Kafka Broker Configuration

Java Version

Recommend the latest released version of JDK 1.8, -- LinkedIn is currently running JDK 1.8 u5.

JVM Configuration

Here is a sample for KAFKA_JVM_PERFORMANCE_OPTS

-Xmx8g -Xms8g -XX:MetaspaceSize=96m -XX:+UseG1GC -XX:MaxGCPauseMillis=20 -XX:InitiatingHeapOccupancyPercent=35 -XX:G1HeapRegionSize=16M -XX:MinMetaspaceFreeRatio=50 -XX:MaxMetaspaceFreeRatio=80

Deployment

In at least three data centers with high bandwidth and low latency between them. (Commonly, using three availability zones inside one region of a cloud provider)
- IMPORTANT: the latency/bandwidth between brokers could highly impact the throughput/latency of a producer client.
rack.id could be used to identify brokers from different data centers.

Functionality

Controller
- Maintains leaders/replicas info for partitions.
Partition Replicas
- Leader replica
  - All produce/consume requests go through the leader.
- In-Sync Replica
  - Replicas that are continuously asking for the latest messages; has caught up to the most recent message in 10 seconds (replica.lag.time.max.ms).
  - The preferred in-sync replica would be promoted to new leader while the previous one fails.

OS tuning

(Use sysctl, or edit /etc/sysctl.conf for permanent change)

File descriptor limits
- fs.file-max
- Recommended 100000 or higher.
Maximum number of memory map areas for a process
- vm.max_map_count
- Each log segment uses 2 map areas.
Virtual memory
- It's best to avoid swapping at all costs.
- Set vm.swappiness to a very low value (e.g, 1).
Dirty page
- vm.dirty_background_ratio=5, is appropriate in many situations.
- vm.dirty_ratio=60(~80), is a reasonable number.
Networking
- net.core.wmem_default and net.core.rmem_default, reasonable setting: 131072 (128KB).
- net.core.wmem_max and net.core.rmem_max, reasonable setting: 2097152 (2MB).
- net.ipv4.tcp_wmem and net.ipv4.tcp_rmem, an example setting: 4096 (4KB minimum), 65536 (64KB default), 2048000 (2MB maximum).
- net.ipv4.tcp_window_scaling=1.
- net.ipv4.tcp_max_syn_backlog, should be above 1024 (default) to allow more simultaneous connections.
- net.core.netdev_max_backlog, should be above 1000 (default) to allow more packets to be queued to process.

Disks and File-system

Throughput of the broker disks directly influence the performance of producer clients.
EXT4 and XFS are the most popular choices (XFS with better performance).

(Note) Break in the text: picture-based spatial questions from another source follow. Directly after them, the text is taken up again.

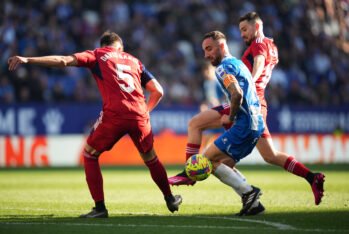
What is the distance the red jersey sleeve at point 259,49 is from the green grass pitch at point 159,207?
2.03m

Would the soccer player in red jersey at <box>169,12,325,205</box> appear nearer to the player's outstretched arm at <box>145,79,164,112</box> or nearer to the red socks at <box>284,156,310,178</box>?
the red socks at <box>284,156,310,178</box>

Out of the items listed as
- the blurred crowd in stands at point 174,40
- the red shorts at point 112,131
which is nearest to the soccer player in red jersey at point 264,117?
the red shorts at point 112,131

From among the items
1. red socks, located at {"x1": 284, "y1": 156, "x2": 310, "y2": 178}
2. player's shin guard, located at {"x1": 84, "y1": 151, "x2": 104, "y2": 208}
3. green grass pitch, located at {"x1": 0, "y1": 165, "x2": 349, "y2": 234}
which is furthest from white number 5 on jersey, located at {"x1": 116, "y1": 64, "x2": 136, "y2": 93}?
red socks, located at {"x1": 284, "y1": 156, "x2": 310, "y2": 178}

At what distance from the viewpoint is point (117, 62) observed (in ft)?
30.2

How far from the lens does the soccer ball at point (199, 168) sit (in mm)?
8773

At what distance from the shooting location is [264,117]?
31.9ft

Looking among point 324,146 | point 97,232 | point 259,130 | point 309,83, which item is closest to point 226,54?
point 259,130

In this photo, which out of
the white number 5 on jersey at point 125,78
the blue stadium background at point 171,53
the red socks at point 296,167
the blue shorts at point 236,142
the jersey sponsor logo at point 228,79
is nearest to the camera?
the jersey sponsor logo at point 228,79

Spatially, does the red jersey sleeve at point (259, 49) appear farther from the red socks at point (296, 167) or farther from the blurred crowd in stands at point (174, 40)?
the blurred crowd in stands at point (174, 40)

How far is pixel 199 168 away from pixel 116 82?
57.1 inches

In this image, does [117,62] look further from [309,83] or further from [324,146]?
[309,83]

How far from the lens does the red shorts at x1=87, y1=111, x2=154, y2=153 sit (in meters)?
9.05

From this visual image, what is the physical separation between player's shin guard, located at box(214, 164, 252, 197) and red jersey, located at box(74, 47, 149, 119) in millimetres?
1128

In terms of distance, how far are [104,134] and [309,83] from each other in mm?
16783
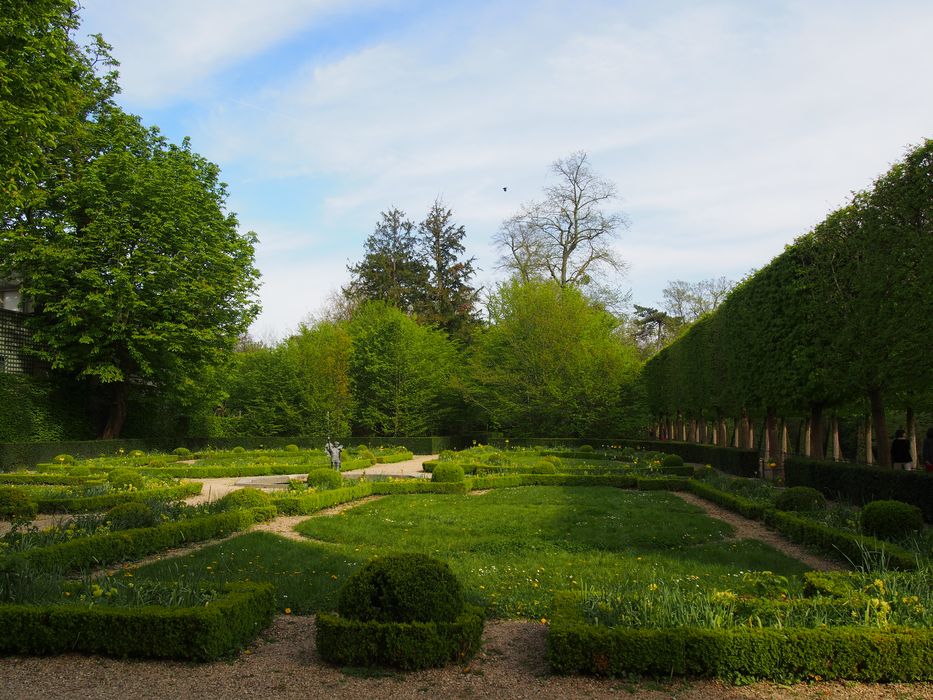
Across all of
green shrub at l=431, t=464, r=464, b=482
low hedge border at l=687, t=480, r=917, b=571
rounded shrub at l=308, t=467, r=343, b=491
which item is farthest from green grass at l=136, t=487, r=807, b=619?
green shrub at l=431, t=464, r=464, b=482

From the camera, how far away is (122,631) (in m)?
5.32

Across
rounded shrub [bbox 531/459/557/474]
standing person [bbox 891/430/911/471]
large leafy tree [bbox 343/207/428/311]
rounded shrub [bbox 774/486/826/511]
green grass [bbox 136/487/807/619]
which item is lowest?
green grass [bbox 136/487/807/619]

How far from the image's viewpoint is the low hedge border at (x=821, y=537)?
809 centimetres

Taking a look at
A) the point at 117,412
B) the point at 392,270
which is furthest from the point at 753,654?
the point at 392,270

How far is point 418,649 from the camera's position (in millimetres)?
5145

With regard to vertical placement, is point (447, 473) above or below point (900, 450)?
below

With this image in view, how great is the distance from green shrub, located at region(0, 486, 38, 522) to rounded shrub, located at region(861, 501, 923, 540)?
41.9 ft

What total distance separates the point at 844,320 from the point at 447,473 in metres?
10.2

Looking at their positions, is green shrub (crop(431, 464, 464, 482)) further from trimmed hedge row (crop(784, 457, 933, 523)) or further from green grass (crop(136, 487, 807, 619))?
trimmed hedge row (crop(784, 457, 933, 523))

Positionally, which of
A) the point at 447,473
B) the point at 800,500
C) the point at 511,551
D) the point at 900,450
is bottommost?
the point at 511,551

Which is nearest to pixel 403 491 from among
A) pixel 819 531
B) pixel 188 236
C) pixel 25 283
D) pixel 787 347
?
pixel 819 531

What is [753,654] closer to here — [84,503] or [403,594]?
[403,594]

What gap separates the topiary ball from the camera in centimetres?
530

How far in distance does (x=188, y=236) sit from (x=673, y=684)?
26230 mm
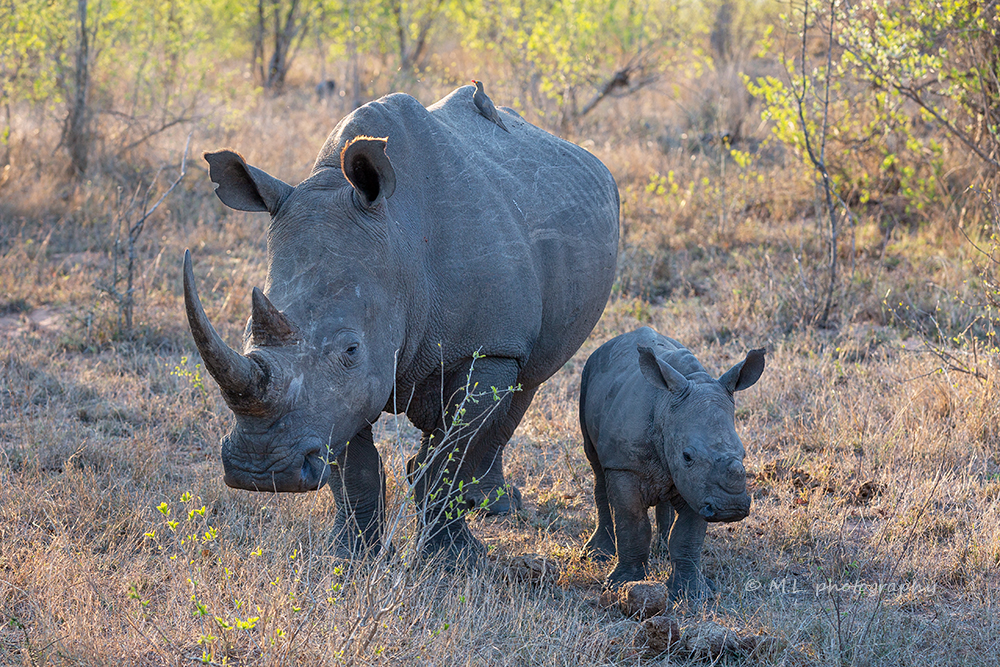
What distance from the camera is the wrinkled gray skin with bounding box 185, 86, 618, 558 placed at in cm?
349

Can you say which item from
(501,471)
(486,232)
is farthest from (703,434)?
(501,471)

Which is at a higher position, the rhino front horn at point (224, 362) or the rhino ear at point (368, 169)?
the rhino ear at point (368, 169)

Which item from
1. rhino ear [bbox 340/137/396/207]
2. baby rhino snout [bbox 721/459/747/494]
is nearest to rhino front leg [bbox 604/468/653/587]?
baby rhino snout [bbox 721/459/747/494]

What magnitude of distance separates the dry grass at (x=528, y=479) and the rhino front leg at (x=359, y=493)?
19 cm

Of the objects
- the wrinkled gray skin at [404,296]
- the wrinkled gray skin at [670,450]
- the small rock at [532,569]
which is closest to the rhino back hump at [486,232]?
the wrinkled gray skin at [404,296]

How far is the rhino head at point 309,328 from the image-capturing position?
11.1 feet

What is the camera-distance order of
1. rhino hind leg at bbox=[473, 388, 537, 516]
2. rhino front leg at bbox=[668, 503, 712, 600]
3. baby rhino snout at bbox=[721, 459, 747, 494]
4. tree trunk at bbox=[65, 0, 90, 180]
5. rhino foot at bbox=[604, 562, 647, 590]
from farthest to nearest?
tree trunk at bbox=[65, 0, 90, 180], rhino hind leg at bbox=[473, 388, 537, 516], rhino foot at bbox=[604, 562, 647, 590], rhino front leg at bbox=[668, 503, 712, 600], baby rhino snout at bbox=[721, 459, 747, 494]

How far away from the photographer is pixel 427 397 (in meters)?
4.59

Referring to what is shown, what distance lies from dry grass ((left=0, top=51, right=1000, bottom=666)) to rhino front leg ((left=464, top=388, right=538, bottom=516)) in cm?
10

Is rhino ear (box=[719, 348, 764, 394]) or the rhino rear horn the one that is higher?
the rhino rear horn

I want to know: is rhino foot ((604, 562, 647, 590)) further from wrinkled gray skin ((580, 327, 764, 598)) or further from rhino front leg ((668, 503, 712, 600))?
rhino front leg ((668, 503, 712, 600))

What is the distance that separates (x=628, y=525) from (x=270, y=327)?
2.00m

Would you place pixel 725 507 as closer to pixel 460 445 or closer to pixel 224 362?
pixel 460 445

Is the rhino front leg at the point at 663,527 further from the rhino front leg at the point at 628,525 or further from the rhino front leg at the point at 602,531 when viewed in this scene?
the rhino front leg at the point at 628,525
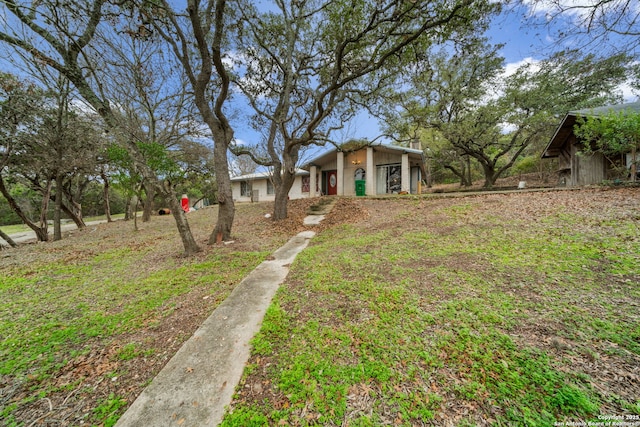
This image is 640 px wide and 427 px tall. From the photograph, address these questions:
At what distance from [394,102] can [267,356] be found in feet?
36.1

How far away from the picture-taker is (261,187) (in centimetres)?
2144

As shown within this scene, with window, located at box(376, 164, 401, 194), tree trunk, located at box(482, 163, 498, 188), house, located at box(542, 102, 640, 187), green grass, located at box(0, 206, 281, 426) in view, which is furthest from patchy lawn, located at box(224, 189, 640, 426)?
tree trunk, located at box(482, 163, 498, 188)

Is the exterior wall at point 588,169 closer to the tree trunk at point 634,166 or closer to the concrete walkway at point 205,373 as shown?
the tree trunk at point 634,166

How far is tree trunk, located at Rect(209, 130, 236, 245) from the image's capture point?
6645 millimetres

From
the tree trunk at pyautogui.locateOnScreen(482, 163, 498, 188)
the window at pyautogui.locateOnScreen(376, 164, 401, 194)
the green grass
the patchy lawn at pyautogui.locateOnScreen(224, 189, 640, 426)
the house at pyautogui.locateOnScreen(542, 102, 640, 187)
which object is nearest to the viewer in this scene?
the patchy lawn at pyautogui.locateOnScreen(224, 189, 640, 426)

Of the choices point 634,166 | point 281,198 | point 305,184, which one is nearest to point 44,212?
point 281,198

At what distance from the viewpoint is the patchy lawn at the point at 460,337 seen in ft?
5.60

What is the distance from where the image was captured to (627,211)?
17.2 ft

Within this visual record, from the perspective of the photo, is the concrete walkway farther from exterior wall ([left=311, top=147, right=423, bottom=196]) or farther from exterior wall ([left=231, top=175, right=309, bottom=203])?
exterior wall ([left=231, top=175, right=309, bottom=203])

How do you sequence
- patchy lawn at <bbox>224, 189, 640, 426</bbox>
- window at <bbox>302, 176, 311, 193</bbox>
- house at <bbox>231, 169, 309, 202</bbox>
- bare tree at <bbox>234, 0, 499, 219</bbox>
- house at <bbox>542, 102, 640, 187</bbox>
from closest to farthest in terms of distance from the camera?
patchy lawn at <bbox>224, 189, 640, 426</bbox> → bare tree at <bbox>234, 0, 499, 219</bbox> → house at <bbox>542, 102, 640, 187</bbox> → window at <bbox>302, 176, 311, 193</bbox> → house at <bbox>231, 169, 309, 202</bbox>

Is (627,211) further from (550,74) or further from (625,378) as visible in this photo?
(550,74)

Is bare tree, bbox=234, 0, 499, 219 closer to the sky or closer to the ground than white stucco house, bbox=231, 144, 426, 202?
closer to the sky

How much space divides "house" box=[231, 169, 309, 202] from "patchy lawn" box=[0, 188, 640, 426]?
1455 cm

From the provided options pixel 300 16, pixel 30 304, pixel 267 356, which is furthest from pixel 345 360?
pixel 300 16
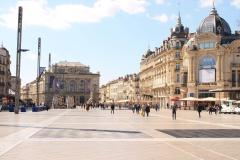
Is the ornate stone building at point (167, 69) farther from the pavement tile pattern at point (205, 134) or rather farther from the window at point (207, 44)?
the pavement tile pattern at point (205, 134)

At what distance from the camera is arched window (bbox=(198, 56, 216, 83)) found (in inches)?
4198

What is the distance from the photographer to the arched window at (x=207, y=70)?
4198 inches

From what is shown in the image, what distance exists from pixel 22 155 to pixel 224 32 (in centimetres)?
9926

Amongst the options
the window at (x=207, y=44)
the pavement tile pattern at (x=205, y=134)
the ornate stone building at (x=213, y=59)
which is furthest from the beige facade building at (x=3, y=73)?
the pavement tile pattern at (x=205, y=134)

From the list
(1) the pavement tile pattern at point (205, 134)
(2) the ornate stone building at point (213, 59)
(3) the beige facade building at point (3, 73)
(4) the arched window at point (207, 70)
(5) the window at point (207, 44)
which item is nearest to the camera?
(1) the pavement tile pattern at point (205, 134)

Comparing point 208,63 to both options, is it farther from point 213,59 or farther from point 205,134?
point 205,134

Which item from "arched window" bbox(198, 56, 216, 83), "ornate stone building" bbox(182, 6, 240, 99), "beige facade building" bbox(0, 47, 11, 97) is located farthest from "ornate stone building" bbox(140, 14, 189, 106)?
→ "beige facade building" bbox(0, 47, 11, 97)

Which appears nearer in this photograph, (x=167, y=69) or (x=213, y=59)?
(x=213, y=59)

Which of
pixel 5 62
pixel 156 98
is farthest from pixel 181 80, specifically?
pixel 5 62

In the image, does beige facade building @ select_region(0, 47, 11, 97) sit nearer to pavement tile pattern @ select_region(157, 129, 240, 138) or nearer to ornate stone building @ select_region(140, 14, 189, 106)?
ornate stone building @ select_region(140, 14, 189, 106)

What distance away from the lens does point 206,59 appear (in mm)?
107812

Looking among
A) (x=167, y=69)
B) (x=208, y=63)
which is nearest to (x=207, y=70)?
(x=208, y=63)

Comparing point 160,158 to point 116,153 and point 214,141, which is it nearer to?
point 116,153

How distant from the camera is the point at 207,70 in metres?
108
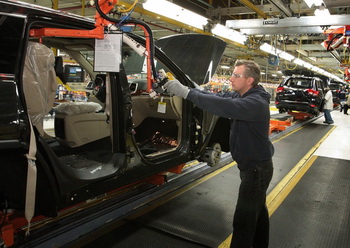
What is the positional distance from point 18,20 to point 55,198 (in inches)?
45.5

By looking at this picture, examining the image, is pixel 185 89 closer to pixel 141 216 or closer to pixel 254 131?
pixel 254 131

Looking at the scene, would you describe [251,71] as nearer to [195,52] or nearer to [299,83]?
[195,52]

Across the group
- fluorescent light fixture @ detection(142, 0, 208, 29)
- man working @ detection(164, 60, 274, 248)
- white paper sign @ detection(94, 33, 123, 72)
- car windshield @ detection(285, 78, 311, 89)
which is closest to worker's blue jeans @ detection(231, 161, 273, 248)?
man working @ detection(164, 60, 274, 248)

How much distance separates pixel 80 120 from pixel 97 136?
29 centimetres

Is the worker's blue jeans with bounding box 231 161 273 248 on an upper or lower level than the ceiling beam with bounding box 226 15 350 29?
lower

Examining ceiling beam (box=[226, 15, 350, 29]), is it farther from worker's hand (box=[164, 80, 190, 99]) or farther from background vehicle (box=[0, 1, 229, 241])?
worker's hand (box=[164, 80, 190, 99])

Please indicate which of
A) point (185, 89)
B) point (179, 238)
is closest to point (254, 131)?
point (185, 89)

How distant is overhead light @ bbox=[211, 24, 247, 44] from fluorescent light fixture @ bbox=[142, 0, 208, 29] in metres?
0.77

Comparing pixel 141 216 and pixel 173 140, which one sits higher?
pixel 173 140

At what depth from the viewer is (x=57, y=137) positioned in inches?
132

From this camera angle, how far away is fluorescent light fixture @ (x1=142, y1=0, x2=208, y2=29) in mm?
4890

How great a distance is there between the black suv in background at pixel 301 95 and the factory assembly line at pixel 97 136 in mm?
6600

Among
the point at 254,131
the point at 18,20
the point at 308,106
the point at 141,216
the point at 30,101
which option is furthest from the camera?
the point at 308,106

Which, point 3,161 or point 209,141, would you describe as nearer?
point 3,161
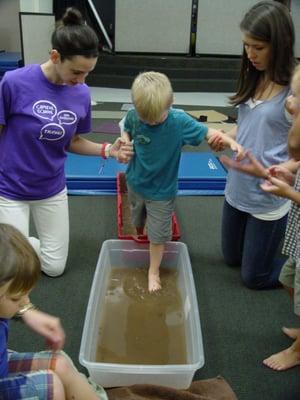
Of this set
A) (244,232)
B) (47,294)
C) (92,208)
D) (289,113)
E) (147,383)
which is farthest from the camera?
(92,208)

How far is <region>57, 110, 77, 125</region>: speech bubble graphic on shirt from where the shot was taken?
178cm

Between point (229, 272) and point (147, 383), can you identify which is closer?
point (147, 383)

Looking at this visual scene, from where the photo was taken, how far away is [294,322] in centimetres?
179

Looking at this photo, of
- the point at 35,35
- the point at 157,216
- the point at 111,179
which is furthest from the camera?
the point at 35,35

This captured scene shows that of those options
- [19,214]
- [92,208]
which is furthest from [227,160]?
[92,208]

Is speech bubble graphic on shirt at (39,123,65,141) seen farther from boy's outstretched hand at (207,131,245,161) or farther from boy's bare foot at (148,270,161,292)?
boy's bare foot at (148,270,161,292)

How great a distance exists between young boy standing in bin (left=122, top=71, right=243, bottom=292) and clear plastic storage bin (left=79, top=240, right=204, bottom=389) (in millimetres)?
135

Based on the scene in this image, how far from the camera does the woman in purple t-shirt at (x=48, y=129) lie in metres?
1.61

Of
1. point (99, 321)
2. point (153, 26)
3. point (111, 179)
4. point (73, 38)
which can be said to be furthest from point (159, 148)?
point (153, 26)

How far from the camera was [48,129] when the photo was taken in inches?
69.8

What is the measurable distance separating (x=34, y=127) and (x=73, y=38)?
0.40m

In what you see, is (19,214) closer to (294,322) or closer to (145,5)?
(294,322)

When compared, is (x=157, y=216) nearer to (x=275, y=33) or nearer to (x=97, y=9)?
(x=275, y=33)

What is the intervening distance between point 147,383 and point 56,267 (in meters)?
0.84
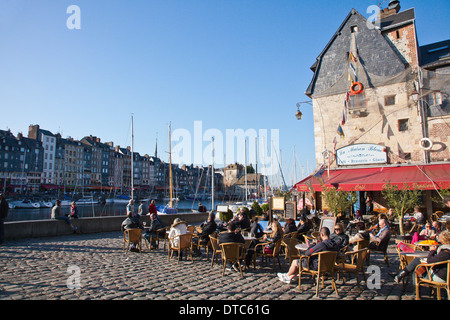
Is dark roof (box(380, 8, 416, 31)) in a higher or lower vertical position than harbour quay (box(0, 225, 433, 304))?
higher

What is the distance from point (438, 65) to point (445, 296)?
621 inches

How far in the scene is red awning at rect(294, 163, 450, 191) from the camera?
46.3 feet

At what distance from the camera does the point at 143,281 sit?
6516 millimetres

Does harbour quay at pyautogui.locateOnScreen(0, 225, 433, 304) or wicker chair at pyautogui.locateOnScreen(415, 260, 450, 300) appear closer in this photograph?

Some companies are even trying with ZFS.
Do not use mounted shared drives and any network file systems.
Do not share the same drives used for Kafka data with other applications to ensure good latency.

Broker Settings

Auto-created Topics
- With auto.create.topics.enable=true, a topic could be created while,
  1. A producer starts writing messages to the topic.
  2. A consumer starts reading messages from the topic.
  3. Any client requests metadata for the topic.
- The auto-created topics might not be what you want
  
  You might want to override some default configurations
  1. default.replication.factor=3
    - We recommend a replication factor of 3 (at least) for any topic where availability is an issue.
    - The replication factor should be no more than the number of brokers.
  2. offsets.topic.replication.factor=3
    - It's for the internal topic __consumer_offsets, -- auto-topic-creation will fail with a GROUP_COORDINATOR_NOT_AVAILABLE error if the cluster can't meet this replication factor requirement.
  3. num.partitions=5 (or whatever you want)
- Unclean leader election
  - Set unclean.leader.election.enable=false to avoid out-of-sync replicas.
- Minimal in-sync replicas
  - Set min.insync.replicas=2 (at least) for fault-tolerant.
- Log
  - log.retention.bytes and log.retention.ms/hours, -- the log segment will be cleared if it exceeds the limits.
  - log.segment.bytes and log.segment.ms, -- a new log segment will be created if any of the limits is reached.
- Threads for recovery
  - num.recovery.threads.per.data.dir (default 1), could be a larger number to speed up opening/closing log segments, recovering from failure, etc.
- Maximum message size supported
  - message.max.bytes (default 1000012).
  - replica.fetch.max.bytes MUST be larger than message.max.bytes.
  - MUST be coordinated with (lower than) the fetch.message.max.bytes configuration of consumer clients.
  - MUST be coordinated (same) with the message.max.bytes configuration of producer clients.

Performance tips

Factors: Memory, Disk, Partitions, and Ethernet bandwidth.
Partitions could be used to improve throughput, by using multiple Producers/Consumers.
Suggests that limiting the size of the partition on the disk to less than 6 GB per day of retention often gives satisfactory results.